Server 460 may be a server, e.g. a server of computing device 100 or 202 or server 220, which is located in cloud-side network 450. Server 450 may be connected to database 462 and server 454 of cloud-side network 450. Server 460 may send or retrieve data from database 462. Data may be transferred between server 460 and server 454.

Server 454 may be a server, e.g. a server of computing device 100 or 202 or server 220, which is located in cloud-side network 450. Server 454 may be connected to server 460 and 458 located within cloud-side network 450. Data may be transferred between server 454 and server 460. Data may be transferred between server 454 and server 458. Server 454 may be connected to database 452 and/or database 464 located within cloud-side network 450.

Server 456 may be a server, e.g. a server of computing device 100 or 202 or server 220, which is located in cloud-side network 450. Server 456 may be connected to server 458 of cloud-side network 450. Data may be transferred between server 456 and server 458. Server 456 may be connected to database 452 of cloud-side network 450. Server 456 may retrieve or store data of database 452.

Server 458 may be a server, e.g. a server of computing device 100 or 202 or server 220, which is located in cloud-side network 450. Server 458 may be connected to server 454 and/or server 456 of cloud-side network 456. Data may be transferred between server 458 and server 454. Data may be transferred between server 458 and server 456. Server 458 may be connected to database 462 located within cloud-side network 450. Server 458 may retrieve or send data to database 462.

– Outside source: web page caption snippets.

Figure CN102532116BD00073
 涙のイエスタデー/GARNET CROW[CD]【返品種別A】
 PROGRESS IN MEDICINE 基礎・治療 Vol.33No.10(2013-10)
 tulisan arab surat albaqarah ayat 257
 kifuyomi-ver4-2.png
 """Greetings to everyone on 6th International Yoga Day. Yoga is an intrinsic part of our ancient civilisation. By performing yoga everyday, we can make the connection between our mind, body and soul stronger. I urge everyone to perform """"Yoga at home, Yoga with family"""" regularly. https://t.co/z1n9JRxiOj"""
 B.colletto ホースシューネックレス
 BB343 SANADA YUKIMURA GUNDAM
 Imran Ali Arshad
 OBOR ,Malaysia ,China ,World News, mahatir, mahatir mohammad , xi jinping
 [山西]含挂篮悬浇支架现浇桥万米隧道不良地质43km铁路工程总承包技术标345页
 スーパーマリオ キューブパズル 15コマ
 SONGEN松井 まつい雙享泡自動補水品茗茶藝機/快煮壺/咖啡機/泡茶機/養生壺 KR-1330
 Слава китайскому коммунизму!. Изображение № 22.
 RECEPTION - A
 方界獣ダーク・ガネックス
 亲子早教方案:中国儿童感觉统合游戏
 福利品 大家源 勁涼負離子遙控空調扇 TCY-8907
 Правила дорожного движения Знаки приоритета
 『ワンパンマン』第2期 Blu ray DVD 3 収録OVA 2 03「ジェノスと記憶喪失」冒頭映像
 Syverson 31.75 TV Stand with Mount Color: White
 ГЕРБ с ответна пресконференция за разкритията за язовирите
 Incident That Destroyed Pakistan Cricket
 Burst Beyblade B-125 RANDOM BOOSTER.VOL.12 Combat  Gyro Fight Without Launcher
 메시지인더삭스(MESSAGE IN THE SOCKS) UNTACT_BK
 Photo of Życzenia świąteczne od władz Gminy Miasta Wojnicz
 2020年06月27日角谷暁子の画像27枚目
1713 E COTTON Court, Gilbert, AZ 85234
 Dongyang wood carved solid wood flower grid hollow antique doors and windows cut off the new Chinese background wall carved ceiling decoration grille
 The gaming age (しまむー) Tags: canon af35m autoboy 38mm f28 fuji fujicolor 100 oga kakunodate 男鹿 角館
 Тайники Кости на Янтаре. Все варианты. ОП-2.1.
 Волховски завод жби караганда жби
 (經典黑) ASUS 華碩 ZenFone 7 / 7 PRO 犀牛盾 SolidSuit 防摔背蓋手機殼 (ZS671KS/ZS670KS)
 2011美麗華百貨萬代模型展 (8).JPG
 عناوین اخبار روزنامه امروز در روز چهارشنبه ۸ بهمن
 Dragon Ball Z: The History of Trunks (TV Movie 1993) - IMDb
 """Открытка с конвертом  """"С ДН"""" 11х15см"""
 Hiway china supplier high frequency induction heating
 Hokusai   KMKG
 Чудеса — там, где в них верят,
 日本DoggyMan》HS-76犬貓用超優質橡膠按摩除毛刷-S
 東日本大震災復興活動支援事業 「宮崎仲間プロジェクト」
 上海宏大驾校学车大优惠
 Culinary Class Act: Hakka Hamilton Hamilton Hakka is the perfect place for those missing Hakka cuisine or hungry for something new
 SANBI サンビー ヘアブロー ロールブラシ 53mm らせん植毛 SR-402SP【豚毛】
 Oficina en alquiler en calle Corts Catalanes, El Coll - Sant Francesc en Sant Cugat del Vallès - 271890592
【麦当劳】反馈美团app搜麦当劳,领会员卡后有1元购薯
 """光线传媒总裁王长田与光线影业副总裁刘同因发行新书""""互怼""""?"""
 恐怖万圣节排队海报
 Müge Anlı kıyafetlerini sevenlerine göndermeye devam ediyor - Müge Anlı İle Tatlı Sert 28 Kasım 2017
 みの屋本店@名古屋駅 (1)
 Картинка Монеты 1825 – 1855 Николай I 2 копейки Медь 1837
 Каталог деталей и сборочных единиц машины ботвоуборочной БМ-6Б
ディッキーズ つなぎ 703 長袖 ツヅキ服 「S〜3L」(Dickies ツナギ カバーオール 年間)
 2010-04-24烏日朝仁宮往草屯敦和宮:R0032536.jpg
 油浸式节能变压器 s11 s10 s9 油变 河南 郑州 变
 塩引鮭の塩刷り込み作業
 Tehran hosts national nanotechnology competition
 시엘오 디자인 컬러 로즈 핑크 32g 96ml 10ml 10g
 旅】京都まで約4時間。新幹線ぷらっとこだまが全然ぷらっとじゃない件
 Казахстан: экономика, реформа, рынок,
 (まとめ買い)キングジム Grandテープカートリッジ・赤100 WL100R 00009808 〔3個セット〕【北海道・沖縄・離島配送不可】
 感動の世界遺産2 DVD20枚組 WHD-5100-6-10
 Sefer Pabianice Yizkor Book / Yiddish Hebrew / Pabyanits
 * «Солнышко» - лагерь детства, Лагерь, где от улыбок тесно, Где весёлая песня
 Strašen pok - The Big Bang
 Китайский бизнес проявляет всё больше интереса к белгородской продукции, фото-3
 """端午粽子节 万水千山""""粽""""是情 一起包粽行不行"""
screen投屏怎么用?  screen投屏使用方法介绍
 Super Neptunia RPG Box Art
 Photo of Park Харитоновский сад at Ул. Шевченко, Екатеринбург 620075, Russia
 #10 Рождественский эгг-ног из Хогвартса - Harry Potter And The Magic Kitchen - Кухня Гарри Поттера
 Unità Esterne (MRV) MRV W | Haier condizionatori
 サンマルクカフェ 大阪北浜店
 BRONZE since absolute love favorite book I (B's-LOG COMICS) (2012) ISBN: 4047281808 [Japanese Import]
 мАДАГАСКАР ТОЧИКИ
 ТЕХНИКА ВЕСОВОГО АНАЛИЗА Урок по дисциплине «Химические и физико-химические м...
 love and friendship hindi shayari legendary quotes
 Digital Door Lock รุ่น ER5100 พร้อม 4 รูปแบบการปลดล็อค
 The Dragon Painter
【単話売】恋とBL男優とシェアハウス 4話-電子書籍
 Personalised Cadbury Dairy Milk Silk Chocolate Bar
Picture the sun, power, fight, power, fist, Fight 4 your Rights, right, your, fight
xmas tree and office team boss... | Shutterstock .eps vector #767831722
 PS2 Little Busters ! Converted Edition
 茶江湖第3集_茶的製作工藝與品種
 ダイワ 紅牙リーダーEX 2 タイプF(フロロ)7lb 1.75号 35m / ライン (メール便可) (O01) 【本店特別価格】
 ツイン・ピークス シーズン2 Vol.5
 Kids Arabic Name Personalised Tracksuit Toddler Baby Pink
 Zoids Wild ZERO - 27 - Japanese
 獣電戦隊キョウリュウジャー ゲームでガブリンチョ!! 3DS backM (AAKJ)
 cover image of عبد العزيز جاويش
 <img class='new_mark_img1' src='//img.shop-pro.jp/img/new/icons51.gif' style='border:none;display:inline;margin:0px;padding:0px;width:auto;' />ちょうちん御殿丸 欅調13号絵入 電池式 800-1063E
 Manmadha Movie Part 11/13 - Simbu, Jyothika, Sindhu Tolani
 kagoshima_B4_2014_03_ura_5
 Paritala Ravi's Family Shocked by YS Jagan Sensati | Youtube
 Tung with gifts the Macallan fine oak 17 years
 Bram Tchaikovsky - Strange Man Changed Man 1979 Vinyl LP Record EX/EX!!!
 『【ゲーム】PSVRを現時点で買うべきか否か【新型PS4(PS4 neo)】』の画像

FIG. 4B illustrates an exemplary system of components for training a machine learning model. Computing devices 100, 202, 210, 220 or 230 of FIGS. 1 and 2 or their constituent parts, may be configured to carry out any of the methods of the present invention. Any computing devices of FIGS. 1 and 2 or their constituent parts, may include servers 454, 456 or 458, or databases 452, 462 or 464.

In some embodiments, customer-side network 400 (e.g. customer side network 400) may include database 408, server 402 and computer 406 and server 404 may be located within cloud-side network 450.

Server 404 may be a server, e.g. a server of computing device 100 or 202 or server 220, which is located in cloud-side network 450. Server 404 may be connected to database 464 present in cloud-side network 450. Server 404 may be connected to server 402 via a network, e.g. internet or a private network connection.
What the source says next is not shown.